Reading text:
══════════════════════════════

The Georgetown Leadership Seminar (GLS) is an annual gathering of selected rising leaders from around the world for a week of intensive discussion on major international issues. The program was established in 1982 by Georgetown University in order to promote dialogue among individuals who would shape the futures of their countries. GLS attracts individuals from government, corporations, law firms, financial institutions, the military, international organizations, NGOs, the media, universities, think tanks, and elsewhere who occupy positions of influence and have the potential to move up to greater leadership roles. The selected participants are then exposed to the major global issues and the Washington foreign policy-making process through direct contact with top level policy makers and experts. The program is derived from Harvard’s “international seminar” conducted by Henry Kissinger in the 1950s and 1960s. The GLS is now administered by the Institute for the Study of Diplomacy at the School of Foreign Service at Georgetown. Original committee members included Zbigniew Brzezinski, Madeleine Albright, Henry Kissinger, and Peter F. Krogh.

Objectives 

The core belief underlying the GLS is that successful leaders in a globalized world must continually work to improve their understanding of international affairs and connect to an international network. This is accomplished through three distinct goals:

 To promote an exchange of views among emerging public and private sector leaders on key global issues of the future.
 To establish the personal contacts and sense of camaraderie essential to effective international cooperation. 
 To improve understanding by foreign leaders of the perspectives and foreign policy-making process through direct contact with key policy-makers, academics, and other experts in Washington.

══════════════════════════════

Given records:
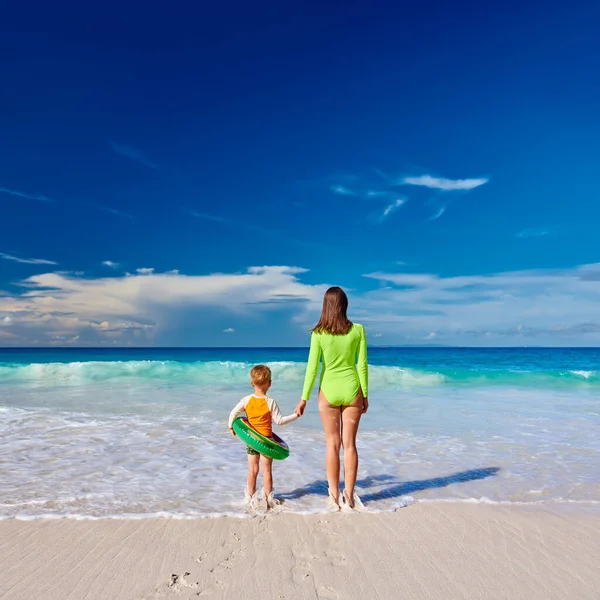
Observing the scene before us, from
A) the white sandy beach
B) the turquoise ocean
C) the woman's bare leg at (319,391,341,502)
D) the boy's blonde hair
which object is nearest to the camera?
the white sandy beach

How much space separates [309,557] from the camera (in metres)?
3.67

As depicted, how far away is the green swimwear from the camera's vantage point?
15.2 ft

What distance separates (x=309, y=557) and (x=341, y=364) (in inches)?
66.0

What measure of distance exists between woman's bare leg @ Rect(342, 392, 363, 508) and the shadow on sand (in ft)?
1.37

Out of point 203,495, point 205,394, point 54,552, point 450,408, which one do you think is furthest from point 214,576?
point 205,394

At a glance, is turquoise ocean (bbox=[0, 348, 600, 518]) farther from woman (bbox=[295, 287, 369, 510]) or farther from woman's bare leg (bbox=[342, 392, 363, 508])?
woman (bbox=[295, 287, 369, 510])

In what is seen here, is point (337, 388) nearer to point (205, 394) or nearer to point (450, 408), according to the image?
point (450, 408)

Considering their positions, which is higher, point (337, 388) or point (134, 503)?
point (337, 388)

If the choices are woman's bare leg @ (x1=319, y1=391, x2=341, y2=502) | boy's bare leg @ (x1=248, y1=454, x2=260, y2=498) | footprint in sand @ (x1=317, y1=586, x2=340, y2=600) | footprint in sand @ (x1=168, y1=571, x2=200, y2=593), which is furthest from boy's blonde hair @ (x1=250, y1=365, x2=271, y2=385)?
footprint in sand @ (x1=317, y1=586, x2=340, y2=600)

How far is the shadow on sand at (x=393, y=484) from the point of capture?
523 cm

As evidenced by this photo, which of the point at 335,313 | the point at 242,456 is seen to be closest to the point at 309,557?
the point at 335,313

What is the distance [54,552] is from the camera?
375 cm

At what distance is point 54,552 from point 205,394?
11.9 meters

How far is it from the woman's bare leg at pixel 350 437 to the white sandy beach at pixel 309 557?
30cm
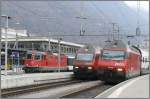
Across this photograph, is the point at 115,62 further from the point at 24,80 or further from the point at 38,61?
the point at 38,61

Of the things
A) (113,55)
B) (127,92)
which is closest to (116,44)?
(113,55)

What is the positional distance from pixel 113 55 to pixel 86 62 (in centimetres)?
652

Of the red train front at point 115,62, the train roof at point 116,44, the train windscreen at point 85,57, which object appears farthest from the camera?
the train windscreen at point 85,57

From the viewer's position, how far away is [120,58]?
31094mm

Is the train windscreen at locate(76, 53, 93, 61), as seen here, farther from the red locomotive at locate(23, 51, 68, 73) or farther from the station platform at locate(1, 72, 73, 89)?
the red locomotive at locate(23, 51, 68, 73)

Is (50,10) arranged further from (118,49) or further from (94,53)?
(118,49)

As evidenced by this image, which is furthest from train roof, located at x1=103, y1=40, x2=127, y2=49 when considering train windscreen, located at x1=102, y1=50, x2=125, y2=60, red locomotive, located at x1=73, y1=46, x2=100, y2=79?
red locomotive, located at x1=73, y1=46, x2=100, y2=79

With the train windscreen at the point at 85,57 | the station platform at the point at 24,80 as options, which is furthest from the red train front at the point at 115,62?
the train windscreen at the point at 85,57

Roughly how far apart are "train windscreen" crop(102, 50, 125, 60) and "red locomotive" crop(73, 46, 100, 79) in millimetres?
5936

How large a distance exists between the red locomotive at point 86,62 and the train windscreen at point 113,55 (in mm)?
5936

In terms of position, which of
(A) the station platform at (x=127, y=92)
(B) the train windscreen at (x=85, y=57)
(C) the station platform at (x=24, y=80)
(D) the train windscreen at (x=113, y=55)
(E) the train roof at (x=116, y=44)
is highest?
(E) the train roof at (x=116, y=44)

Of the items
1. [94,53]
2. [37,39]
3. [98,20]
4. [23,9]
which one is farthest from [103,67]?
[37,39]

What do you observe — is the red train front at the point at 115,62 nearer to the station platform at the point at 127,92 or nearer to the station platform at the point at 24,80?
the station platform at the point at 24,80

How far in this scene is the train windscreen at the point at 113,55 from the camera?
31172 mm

══════════════════════════════

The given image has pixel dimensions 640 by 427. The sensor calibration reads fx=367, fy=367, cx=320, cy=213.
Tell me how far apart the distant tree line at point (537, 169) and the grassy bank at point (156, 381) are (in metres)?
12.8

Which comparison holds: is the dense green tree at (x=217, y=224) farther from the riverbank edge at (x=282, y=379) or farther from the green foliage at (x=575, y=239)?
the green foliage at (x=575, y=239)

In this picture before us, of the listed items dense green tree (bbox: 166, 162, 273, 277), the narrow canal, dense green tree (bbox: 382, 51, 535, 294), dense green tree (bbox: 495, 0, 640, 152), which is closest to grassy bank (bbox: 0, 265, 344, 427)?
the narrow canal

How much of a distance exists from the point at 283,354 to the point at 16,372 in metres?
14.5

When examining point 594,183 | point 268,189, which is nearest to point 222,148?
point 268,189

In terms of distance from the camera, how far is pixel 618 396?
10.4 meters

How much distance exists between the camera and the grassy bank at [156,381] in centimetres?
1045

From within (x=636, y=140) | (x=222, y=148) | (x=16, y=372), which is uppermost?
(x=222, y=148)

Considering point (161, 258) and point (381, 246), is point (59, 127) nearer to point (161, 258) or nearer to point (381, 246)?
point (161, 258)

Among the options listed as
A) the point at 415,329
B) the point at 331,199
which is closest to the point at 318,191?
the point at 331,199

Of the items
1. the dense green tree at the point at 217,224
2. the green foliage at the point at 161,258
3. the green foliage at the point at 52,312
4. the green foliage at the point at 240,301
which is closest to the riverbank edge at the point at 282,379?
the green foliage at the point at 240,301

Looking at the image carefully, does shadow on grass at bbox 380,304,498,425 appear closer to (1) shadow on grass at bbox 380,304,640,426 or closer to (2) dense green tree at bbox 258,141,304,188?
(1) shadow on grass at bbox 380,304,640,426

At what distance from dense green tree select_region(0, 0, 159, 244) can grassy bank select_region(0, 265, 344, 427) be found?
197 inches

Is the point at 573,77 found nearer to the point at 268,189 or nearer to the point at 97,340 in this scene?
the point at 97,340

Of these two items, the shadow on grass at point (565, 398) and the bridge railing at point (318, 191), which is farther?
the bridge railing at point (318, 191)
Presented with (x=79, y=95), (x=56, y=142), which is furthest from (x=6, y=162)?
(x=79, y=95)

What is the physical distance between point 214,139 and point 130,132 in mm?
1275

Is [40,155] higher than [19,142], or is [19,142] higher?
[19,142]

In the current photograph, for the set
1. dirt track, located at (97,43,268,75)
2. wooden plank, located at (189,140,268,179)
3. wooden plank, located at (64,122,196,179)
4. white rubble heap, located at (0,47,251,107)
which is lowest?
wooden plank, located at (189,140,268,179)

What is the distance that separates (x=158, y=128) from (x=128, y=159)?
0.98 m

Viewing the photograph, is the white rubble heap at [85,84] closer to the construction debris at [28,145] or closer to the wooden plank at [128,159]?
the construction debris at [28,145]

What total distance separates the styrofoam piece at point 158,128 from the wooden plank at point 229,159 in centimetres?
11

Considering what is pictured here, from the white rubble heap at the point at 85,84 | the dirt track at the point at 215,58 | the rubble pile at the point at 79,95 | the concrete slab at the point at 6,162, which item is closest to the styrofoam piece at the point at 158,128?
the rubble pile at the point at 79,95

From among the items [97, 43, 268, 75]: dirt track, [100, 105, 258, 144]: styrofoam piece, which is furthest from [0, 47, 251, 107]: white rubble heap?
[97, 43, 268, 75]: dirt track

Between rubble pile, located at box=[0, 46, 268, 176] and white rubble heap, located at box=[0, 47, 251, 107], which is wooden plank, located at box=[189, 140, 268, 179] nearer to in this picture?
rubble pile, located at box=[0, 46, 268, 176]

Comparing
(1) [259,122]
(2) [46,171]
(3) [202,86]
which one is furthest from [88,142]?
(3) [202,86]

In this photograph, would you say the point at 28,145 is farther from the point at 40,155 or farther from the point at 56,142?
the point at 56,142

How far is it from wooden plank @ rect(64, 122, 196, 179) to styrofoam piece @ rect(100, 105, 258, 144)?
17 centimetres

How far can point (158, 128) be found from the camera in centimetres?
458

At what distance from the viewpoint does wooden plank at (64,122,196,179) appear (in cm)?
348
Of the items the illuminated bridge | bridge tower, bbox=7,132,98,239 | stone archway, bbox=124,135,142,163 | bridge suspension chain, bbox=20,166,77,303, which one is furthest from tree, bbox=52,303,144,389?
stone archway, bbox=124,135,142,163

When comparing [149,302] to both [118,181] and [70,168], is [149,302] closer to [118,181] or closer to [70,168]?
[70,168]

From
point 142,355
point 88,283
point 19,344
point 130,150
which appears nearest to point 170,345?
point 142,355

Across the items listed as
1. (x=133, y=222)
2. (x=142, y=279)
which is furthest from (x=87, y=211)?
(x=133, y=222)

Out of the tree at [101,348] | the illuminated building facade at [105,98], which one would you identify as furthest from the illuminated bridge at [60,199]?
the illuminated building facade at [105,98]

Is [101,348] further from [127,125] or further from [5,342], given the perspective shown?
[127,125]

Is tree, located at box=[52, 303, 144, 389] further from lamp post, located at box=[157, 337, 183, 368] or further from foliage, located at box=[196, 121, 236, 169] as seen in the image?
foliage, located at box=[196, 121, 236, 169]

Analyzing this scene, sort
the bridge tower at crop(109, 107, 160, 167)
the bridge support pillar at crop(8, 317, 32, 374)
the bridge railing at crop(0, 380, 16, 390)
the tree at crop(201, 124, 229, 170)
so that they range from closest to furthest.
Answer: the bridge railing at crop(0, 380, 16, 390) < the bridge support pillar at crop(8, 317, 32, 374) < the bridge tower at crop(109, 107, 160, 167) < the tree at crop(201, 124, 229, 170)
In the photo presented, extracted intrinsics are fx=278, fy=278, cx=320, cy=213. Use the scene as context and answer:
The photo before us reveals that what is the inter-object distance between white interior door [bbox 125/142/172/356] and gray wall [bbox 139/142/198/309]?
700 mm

══════════════════════════════

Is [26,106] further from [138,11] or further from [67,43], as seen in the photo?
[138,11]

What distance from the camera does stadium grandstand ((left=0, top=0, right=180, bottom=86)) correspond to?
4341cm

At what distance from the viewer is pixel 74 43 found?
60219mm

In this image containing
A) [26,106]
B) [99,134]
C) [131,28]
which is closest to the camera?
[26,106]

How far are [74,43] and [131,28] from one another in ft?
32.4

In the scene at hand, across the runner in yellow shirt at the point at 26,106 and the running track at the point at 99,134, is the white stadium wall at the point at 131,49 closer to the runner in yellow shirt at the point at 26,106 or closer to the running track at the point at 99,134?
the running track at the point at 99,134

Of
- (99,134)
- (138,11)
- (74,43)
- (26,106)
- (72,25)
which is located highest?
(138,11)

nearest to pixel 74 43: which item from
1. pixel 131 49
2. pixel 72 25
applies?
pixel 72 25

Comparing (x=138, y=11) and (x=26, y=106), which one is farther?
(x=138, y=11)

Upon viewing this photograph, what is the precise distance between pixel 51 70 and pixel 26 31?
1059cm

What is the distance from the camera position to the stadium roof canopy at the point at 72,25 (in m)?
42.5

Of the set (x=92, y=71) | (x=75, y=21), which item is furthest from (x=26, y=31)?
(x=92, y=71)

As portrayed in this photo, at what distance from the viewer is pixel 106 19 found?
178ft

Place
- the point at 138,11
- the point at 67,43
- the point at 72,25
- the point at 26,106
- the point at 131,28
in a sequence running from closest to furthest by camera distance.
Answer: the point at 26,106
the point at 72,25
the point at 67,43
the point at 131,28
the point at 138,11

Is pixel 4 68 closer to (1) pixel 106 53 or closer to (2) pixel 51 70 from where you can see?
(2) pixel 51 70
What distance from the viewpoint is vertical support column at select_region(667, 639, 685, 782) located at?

══════════════════════════════

Objective: For each statement about the Georgetown Leadership Seminar text, answer yes or no and quote the words of the text that settle it. (a) Georgetown University started the program in 1982. (b) Participants meet for a month. (c) The School of Law at Georgetown now runs the seminar. The listing is separate from the Georgetown Leadership Seminar text and does not concern it.

Response to the task:
(a) Yes: "The program was established in 1982 by Georgetown University"
(b) No: "for a week of intensive discussion"
(c) No: "The GLS is now administered by the Institute for the Study of Diplomacy at the School of Foreign Service at Georgetown"